## Task directions
Transcribe the data that follows in full. Leave out the pictures.

## Data to process
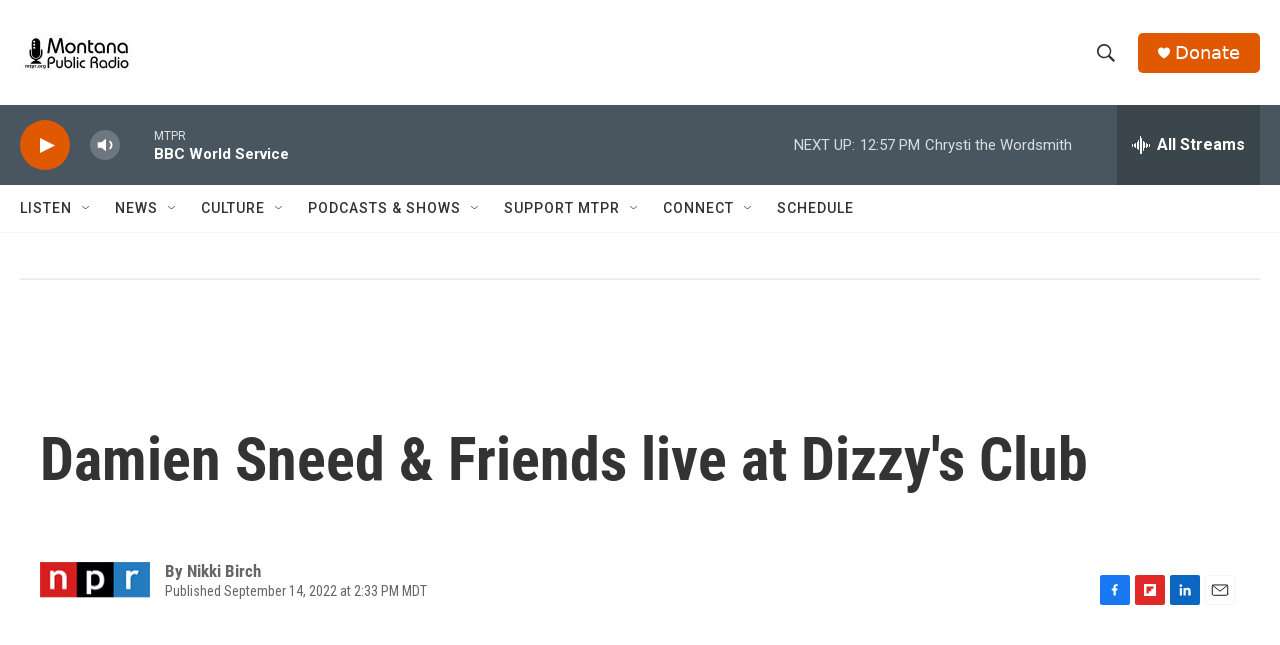

--- FILE ---
content_type: text/html; charset=utf-8
request_url: https://www.google.com/recaptcha/api2/aframe
body_size: 266
content:
<!DOCTYPE HTML><html><head><meta http-equiv="content-type" content="text/html; charset=UTF-8"></head><body><script nonce="-LF7vr75MeLVZnWNNEsryg">/** Anti-fraud and anti-abuse applications only. See google.com/recaptcha */ try{var clients={'sodar':'https://pagead2.googlesyndication.com/pagead/sodar?'};window.addEventListener("message",function(a){try{if(a.source===window.parent){var b=JSON.parse(a.data);var c=clients[b['id']];if(c){var d=document.createElement('img');d.src=c+b['params']+'&rc='+(localStorage.getItem("rc::a")?sessionStorage.getItem("rc::b"):"");window.document.body.appendChild(d);sessionStorage.setItem("rc::e",parseInt(sessionStorage.getItem("rc::e")||0)+1);localStorage.setItem("rc::h",'1769198221177');}}}catch(b){}});window.parent.postMessage("_grecaptcha_ready", "*");}catch(b){}</script></body></html>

## The completed task
--- FILE ---
content_type: text/html; charset=utf-8
request_url: https://www.google.com/recaptcha/api2/aframe
body_size: 266
content:
<!DOCTYPE HTML><html><head><meta http-equiv="content-type" content="text/html; charset=UTF-8"></head><body><script nonce="-LF7vr75MeLVZnWNNEsryg">/** Anti-fraud and anti-abuse applications only. See google.com/recaptcha */ try{var clients={'sodar':'https://pagead2.googlesyndication.com/pagead/sodar?'};window.addEventListener("message",function(a){try{if(a.source===window.parent){var b=JSON.parse(a.data);var c=clients[b['id']];if(c){var d=document.createElement('img');d.src=c+b['params']+'&rc='+(localStorage.getItem("rc::a")?sessionStorage.getItem("rc::b"):"");window.document.body.appendChild(d);sessionStorage.setItem("rc::e",parseInt(sessionStorage.getItem("rc::e")||0)+1);localStorage.setItem("rc::h",'1769198221177');}}}catch(b){}});window.parent.postMessage("_grecaptcha_ready", "*");}catch(b){}</script></body></html>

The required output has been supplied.